Entre transitions contestées, pressions sécuritaires et résilience autoritaire.
L’Afrique centrale traverse une période charnière, marquée par une recomposition politique rapide, une instabilité sécuritaire croissante et un durcissement des régimes en place. Du Cameroun à la RDC, en passant par le Tchad, le Gabon, la Centrafrique et la Guinée équatoriale, la région oscille entre réformes institutionnelles, crispations autoritaires et enjeux de souveraineté stratégique.
Cameroun : verrou électoral et exclusion
Alors que l’élection présidentielle est prévue pour octobre 2025, le régime du président Paul Biya (92 ans, au pouvoir depuis 1982) vient de valider 13 candidatures, excluant Maurice Kamto, chef de file de l’opposition. Le rejet de son dossier, confirmé par le Conseil constitutionnel, accentue la fracture politique, notamment dans les régions anglophones toujours en conflit.
RDC : Kabila dans la tourmente, justice sous pression
L’ancien président Joseph Kabila est poursuivi pour haute trahison et participation à une insurrection armée. Son procès, renvoyé au 31 juillet 2025, intervient dans un contexte post-électoral tendu, où le président Félix Tshisekedi cherche à consolider son autorité. La judiciarisation du conflit entre anciens et nouveaux cercles du pouvoir pourrait alimenter des tensions institutionnelles, voire tribales, dans l’est du pays déjà instable.
Gabon : entre transition militaire et incertitude démocratique
Un an après le coup d’État militaire d’août 2023, le Gabon peine à définir les contours d’un retour à l’ordre constitutionnel. Le président de la transition, Brice Oligui Nguema, maintient un discours d’apaisement, mais aucune date d’élection n’est fixée, alimentant les doutes sur une réelle transition démocratique. L’armée demeure le principal acteur politique, dans un pays historiquement dominé par le clan Bongo.
Centrafrique : vers un troisième mandat sous influence
En RCA, le président Faustin-Archange Touadéra a annoncé sa candidature pour un troisième mandat, rendu possible par la nouvelle Constitution adoptée en 2023. Avec un fort soutien militaire russe (ex-Wagner), Bangui s’éloigne progressivement des partenaires occidentaux. L’opposition, affaiblie et divisée, peine à contester ce glissement autoritaire.

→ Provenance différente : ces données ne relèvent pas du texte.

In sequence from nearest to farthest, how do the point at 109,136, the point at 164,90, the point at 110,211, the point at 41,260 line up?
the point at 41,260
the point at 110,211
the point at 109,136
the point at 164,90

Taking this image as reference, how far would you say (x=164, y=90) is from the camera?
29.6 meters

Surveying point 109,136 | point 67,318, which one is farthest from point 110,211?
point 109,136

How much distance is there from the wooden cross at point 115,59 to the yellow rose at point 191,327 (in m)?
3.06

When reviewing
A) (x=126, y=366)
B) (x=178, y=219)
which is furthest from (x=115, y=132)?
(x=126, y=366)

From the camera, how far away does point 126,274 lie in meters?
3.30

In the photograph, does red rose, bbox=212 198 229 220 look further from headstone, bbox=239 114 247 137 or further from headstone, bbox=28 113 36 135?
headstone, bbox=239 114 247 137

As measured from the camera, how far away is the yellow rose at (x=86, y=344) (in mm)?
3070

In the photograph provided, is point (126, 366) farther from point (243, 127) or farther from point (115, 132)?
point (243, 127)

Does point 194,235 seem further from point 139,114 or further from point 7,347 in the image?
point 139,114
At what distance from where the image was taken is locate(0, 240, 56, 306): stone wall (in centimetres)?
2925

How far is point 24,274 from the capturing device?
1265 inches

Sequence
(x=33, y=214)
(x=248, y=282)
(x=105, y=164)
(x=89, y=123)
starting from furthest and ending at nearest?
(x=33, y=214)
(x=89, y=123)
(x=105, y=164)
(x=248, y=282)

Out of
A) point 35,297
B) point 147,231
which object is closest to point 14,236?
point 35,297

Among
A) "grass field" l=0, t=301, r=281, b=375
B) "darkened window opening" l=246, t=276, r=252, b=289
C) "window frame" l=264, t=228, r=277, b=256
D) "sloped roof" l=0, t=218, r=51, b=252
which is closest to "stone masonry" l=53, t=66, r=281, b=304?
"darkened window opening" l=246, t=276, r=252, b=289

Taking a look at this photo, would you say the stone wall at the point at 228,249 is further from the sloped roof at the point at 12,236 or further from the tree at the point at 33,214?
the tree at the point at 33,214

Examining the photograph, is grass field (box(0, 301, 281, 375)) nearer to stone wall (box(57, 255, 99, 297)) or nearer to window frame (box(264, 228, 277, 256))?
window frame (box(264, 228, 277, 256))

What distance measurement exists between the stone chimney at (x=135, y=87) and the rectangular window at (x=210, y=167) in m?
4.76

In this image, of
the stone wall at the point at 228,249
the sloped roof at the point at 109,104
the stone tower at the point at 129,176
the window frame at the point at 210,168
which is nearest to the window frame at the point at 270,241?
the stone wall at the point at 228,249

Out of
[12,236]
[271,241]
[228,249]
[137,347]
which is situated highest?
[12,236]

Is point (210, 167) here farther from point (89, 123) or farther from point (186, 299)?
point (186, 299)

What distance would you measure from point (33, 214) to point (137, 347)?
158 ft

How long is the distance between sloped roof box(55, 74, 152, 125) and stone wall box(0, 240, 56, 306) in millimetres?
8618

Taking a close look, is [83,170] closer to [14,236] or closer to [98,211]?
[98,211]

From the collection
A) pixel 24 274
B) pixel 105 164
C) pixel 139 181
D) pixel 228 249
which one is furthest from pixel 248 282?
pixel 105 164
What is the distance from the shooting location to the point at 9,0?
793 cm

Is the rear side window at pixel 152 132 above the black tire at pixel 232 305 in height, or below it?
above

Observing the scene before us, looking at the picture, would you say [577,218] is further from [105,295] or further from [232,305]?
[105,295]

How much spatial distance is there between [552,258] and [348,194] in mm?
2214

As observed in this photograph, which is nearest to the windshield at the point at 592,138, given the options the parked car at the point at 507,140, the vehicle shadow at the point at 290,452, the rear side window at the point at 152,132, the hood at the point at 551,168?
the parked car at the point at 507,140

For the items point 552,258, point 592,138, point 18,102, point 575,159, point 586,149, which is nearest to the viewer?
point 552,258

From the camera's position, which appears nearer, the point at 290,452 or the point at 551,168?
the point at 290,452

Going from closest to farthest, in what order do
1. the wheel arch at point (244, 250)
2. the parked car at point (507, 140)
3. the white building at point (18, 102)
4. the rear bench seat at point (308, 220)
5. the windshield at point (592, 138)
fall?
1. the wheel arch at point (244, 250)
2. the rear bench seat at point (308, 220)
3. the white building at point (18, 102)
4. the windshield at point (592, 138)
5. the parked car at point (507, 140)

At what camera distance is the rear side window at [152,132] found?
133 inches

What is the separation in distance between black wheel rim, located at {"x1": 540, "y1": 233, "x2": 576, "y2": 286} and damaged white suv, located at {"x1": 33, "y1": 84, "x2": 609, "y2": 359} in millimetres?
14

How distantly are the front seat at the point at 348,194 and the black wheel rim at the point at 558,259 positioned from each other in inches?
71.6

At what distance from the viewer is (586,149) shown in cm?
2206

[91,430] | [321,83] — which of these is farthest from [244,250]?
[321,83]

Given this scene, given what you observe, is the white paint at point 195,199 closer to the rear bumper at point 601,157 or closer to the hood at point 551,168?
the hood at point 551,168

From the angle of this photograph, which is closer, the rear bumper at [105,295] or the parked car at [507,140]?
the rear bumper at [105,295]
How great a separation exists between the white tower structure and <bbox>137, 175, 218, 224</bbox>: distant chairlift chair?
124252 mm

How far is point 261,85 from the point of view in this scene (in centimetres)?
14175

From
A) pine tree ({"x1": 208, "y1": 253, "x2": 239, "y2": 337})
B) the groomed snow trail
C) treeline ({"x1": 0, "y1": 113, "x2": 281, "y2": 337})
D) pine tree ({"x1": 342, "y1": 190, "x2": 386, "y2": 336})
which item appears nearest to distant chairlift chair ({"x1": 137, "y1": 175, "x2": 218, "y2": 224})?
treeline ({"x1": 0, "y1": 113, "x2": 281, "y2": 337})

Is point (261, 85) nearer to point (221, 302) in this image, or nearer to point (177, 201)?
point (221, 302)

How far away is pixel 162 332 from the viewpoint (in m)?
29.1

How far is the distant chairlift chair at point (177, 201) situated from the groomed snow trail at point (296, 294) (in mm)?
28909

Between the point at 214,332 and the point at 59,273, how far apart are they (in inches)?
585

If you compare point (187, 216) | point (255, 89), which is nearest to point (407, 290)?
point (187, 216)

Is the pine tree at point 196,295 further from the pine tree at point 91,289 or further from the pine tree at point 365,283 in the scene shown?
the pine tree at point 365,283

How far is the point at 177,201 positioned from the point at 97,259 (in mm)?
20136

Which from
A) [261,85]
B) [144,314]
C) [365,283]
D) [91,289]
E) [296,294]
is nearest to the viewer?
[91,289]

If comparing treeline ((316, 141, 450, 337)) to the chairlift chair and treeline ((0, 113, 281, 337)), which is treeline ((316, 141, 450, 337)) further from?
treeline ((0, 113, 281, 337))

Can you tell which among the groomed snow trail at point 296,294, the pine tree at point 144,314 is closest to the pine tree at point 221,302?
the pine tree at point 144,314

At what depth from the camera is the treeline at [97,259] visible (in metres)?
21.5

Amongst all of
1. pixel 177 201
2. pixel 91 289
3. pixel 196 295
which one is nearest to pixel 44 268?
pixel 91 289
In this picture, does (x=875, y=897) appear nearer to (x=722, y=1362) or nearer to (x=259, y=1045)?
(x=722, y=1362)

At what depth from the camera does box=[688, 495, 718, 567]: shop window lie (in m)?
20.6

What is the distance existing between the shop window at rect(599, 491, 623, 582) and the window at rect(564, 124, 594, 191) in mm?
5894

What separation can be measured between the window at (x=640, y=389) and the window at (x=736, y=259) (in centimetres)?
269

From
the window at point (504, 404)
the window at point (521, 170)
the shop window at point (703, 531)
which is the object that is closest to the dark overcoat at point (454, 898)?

Tchad : militarisation du pouvoir civil
Le président Mahamat Idriss Déby, issu de la transition militaire après la mort de son père, a récemment procédé à une restructuration sécuritaire d’envergure : police, gendarmerie, renseignement, tout a été réorganisé. Ce durcissement intervient dans un climat marqué par des violences communautaires, des tensions politiques non résolues et des accusations de répression des opposants.
Guinée équatoriale : une succession opaque
Le président Teodoro Obiang Nguema Mbasogo, au pouvoir depuis 1979, reste l’un des derniers dinosaures politiques africains. Officiellement, son fils Teodorín, vice-président, semble destiné à lui succéder, mais les luttes internes et la méfiance internationale, notamment autour des questions de gouvernance, obscurcissent l’avenir politique du pays. Une crise de succession pourrait fragiliser ce pilier de la stabilité pétrolière régionale.
Une région stratégique sous pression géopolitique
- Présence croissante de la Russie (RCA, RDC, Gabon, Tchad), souvent en concurrence avec des intérêts français ou américains.
- Montée en puissance des acteurs militaires, au détriment des processus démocratiques.
- Recul des libertés publiques, marqué par la répression des voix dissidentes.
- Rôle des ressources naturelles (or, pétrole, coltan) dans la structuration des rapports de force internes et internationaux.
Vers une « stabilité autoritaire » ?
L’Afrique centrale semble s’orienter vers un modèle de stabilité autoritaire, où les régimes maintiennent un semblant d’ordre au prix d’un rétrécissement démocratique. Si cette configuration satisfait certains partenaires extérieurs soucieux de sécurité (notamment dans la lutte antiterroriste ou la maîtrise des flux migratoires), elle risque à moyen terme de provoquer des soulèvements populaires imprévisibles, à l’image des vagues de coups d’État en Afrique de l’Ouest.